There are a million things writers need to worry about when revising a manuscript. Scratch that. There are a GAZILLION things we have to stress about.
6. Blah, blah, blah
So you've got what you think is a great novel. But maybe you only think it's great. Maybe it's a long slog that puts people to sleep and makes them wish they were reading a trigonometry textbook instead.
That's a problem.
Today I was reading Scene and Structure by Jack Bickham. (Yes, again.) One of the very first chapters talks about conflict. We all know we need conflict in our stories, but have you ever gone back to each scene to see if you're increasing conflict?
Bickham says each scene must have the following:
1. A goal. Stephanie needs to go to Egypt to research Hatshepsut's temple.
2. Introduction or development of conflict. Stephanie is a starving college student (thank goodness I'm not anymore) and can't afford to pay for the trip.
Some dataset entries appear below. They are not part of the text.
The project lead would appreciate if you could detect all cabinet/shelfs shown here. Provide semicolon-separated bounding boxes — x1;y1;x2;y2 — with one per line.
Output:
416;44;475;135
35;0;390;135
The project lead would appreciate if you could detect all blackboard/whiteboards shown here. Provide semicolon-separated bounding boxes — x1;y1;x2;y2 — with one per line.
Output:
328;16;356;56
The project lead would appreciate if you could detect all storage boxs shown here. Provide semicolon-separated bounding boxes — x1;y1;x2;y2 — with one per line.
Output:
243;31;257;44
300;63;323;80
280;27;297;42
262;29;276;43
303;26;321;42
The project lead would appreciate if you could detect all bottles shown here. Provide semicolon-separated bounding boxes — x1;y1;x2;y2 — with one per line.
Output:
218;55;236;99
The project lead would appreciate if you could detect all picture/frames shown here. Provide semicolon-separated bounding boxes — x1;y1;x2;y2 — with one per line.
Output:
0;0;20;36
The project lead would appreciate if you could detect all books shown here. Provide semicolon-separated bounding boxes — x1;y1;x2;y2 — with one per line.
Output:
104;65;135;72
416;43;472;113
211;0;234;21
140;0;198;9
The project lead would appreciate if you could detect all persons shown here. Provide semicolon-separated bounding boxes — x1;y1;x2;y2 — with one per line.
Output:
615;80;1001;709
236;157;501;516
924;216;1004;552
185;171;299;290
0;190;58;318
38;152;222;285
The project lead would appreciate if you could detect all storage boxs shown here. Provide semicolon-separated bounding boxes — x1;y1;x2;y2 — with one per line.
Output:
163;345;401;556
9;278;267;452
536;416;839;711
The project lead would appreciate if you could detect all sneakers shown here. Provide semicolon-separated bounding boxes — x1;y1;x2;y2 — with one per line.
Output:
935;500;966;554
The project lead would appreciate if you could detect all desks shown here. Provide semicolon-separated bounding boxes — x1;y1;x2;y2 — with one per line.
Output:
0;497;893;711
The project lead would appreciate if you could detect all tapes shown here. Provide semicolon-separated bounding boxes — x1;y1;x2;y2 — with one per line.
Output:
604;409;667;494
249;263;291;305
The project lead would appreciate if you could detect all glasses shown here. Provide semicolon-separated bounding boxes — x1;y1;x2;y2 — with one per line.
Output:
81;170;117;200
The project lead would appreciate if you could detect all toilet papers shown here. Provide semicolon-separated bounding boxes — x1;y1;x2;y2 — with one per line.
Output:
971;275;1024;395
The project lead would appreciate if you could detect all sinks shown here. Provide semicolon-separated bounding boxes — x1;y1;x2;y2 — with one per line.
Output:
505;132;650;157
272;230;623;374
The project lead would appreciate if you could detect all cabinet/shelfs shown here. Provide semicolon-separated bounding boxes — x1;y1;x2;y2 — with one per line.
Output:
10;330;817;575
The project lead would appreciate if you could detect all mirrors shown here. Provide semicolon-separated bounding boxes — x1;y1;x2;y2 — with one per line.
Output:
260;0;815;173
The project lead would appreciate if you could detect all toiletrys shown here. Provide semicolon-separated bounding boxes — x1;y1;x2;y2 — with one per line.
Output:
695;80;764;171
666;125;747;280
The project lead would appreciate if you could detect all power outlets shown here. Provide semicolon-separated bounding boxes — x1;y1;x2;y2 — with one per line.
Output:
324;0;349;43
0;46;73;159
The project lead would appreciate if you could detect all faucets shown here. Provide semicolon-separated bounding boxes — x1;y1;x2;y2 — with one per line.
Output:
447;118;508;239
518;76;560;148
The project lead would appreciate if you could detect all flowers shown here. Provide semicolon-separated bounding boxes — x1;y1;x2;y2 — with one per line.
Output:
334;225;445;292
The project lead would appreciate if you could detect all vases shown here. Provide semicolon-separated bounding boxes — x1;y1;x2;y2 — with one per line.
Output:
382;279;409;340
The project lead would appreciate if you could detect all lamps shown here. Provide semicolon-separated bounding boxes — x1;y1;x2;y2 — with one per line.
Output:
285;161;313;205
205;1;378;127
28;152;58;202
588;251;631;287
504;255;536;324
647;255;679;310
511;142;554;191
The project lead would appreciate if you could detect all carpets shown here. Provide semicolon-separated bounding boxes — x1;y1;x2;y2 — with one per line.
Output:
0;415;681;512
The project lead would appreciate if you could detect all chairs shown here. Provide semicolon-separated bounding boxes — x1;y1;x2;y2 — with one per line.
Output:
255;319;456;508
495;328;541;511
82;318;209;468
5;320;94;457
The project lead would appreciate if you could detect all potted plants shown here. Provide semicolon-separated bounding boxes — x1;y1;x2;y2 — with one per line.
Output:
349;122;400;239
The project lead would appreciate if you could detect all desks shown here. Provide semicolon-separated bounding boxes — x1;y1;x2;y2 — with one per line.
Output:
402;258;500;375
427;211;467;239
3. A tactical DISASTER, a failure to reach the goal. Stephanie starts panhandling on the street, but people only give her doughnuts and EgyptAir won't accept doughnuts as currency, no matter how much chocolate they have slathered on them.
DUN DUH DUH!
Your protagonist should end each scene worse off than where he/she started. Otherwise, you've decreased conflict and now your reader doesn't care about the story anymore.
Now, Bickham cautions against making the goals too small or too large, but that's a post for another time. If you're revising, have you checked to make sure each of your scenes contains the necessary ingredients?